Even the enormous mall next to the hotel closes at the last minute. Its front doors, however, are left open, so that the stoic commuters brave enough to take any of the few trains still running can access the city’s main train station via a series of underground passages.
Seeking some exercise over this long day, I head underground via the mall, where the lights are off and usually busy stalls remain covered. Even Starbucks is shut. Empty tunnels, normally thrumming with life, lead to Taipei Main Station, where in the central hall dozens of buckets have already been placed beneath multiple leaks. One level down, sandbags lie at the entrance to some of the arcades, most of which are behind locked shutters. But a growing din and rays of light indicate that at least a couple are actually open, and over the next few hours more and more stall owners appear and set up goods for sale. In the middle of the worst typhoon this millennium, commerce continues.
For the tourists who throng here, it’s an unexpected opportunity to stock up on wigs and T-shirts, penis-shaped cookies and sports shoes. By lunchtime, the few restaurants that are open are overflowing. As the storm rages above, there is an unlikely air of conviviality between customers who have nowhere else to go and business owners who, on what was supposed to be the worst of days, are making a killing.
It’s just as I am pondering that last thought that I spot the lady with the knives. All smiles and laughter, she flashes her tools in what is supposed to be a reassuring gesture, her chopping action indicating that yes, she would like to use the cleavers on my back. Shocked as I am to discover that a massage is a possibility here, mid-storm and several floors below ground, it still takes another long walk around, past a few busy video game parlours and an Indonesian eatery full of feasting patrons, to convince myself that a massage with knives is better than no massage at all.
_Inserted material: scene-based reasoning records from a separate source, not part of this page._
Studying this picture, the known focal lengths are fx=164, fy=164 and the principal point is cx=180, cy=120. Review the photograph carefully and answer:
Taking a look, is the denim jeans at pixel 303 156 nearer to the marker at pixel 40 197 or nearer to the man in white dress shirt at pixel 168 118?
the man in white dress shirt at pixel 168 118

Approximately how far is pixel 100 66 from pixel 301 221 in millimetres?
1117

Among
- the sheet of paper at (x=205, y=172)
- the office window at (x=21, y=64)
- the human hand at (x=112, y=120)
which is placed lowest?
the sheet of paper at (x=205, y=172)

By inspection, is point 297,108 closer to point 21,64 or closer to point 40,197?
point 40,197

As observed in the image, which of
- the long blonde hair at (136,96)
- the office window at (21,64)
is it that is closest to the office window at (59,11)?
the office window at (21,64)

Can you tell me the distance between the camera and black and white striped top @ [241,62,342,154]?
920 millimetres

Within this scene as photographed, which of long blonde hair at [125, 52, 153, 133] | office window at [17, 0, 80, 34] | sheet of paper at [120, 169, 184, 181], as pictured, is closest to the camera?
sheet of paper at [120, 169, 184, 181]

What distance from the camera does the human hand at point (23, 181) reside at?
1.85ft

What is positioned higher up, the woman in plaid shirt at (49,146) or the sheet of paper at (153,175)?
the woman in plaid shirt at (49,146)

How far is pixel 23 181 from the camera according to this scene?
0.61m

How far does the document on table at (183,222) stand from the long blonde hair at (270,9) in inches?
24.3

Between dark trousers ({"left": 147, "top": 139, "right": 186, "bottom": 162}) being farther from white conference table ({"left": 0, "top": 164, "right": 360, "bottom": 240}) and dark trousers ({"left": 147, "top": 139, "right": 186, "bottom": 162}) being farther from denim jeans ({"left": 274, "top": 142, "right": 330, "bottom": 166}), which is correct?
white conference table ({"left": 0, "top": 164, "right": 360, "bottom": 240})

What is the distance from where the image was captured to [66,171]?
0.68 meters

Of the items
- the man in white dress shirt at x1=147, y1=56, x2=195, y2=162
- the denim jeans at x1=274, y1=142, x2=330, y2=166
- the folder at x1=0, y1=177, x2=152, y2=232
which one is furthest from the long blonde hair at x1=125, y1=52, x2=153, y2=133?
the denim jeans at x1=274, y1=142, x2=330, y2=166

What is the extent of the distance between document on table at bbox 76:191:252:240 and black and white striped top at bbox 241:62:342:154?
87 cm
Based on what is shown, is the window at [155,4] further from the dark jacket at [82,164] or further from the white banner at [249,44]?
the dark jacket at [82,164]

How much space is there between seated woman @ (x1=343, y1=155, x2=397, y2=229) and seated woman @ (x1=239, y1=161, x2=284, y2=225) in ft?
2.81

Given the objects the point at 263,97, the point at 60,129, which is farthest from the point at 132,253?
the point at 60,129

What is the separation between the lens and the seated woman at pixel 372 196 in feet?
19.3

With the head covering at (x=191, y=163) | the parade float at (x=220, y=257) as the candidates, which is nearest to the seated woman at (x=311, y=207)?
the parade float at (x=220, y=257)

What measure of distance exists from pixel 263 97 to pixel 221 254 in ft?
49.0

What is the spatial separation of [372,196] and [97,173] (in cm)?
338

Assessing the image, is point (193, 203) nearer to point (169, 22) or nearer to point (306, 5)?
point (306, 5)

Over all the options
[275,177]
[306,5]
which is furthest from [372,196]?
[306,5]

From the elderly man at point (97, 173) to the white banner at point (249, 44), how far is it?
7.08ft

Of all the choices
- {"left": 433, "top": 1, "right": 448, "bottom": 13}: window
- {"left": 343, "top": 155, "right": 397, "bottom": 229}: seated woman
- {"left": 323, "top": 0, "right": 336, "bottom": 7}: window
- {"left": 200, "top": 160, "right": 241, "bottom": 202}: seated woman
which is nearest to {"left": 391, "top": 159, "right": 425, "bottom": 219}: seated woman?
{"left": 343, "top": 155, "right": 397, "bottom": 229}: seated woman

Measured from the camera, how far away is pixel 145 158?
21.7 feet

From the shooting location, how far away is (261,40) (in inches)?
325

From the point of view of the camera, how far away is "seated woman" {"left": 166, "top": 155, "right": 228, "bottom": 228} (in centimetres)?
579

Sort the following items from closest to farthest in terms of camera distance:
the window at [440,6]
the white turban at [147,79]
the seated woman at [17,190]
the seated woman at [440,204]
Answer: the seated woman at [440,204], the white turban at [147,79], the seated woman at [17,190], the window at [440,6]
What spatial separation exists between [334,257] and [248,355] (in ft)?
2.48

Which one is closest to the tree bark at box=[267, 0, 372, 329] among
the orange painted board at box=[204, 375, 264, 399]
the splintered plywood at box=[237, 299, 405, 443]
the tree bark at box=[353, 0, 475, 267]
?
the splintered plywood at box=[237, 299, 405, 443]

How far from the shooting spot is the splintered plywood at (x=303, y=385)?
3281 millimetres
Probably.
In the end, seated facing forward in an angled chair, my back covered with a towel, I opt for the shortest possible session – 10 minutes, just in case. And so it begins. Whack, whack, slap. With the first blows my head shakes. I feel a wellspring of nausea. My rib cage seems to rattle. “OK?” the masseuse asks mid-strike, and, summoning whatever bravado you can imagine mustering when your head is buried in a massage chair and a stranger is pelting your back with cleavers, I feebly reply “yes”.
Confident that she has introduced me to the tougher end of the knife-wielding massage spectrum of intensity, I then manage to wheeze out what I assume is a rhetorical question: “So this is very strong?” Her reply is as crisp as the strikes to my shoulders. “No, no,” she insists. “Very light.”
I cannot say I love what ensues. For 10 minutes I am the percussion section of a human orchestra. She knives my back for what seems so long that I am convinced she has gone overtime gratis, and that I am now the hapless/lucky victim/recipient of a once-in-a-lifetime typhoon special.
Finally she discards the knives then chops my back with her hands a few more times to signify that our time together is over.
Warily, I sit up. The bliss I experience is extraordinary, not just because the agony is over but because in this unexpected place, on this unexpected day, I found what I wanted. And when it was over, it was actually worthwhile.
In the know
Knife therapy massages are available at stall 97 of the Taipei City Mall. Prices range from $T220 ($10) for a 10-minute back and shoulder massage to $T1200 for a one-hour full-body massage.
Fiona Harari travelled at her own expense.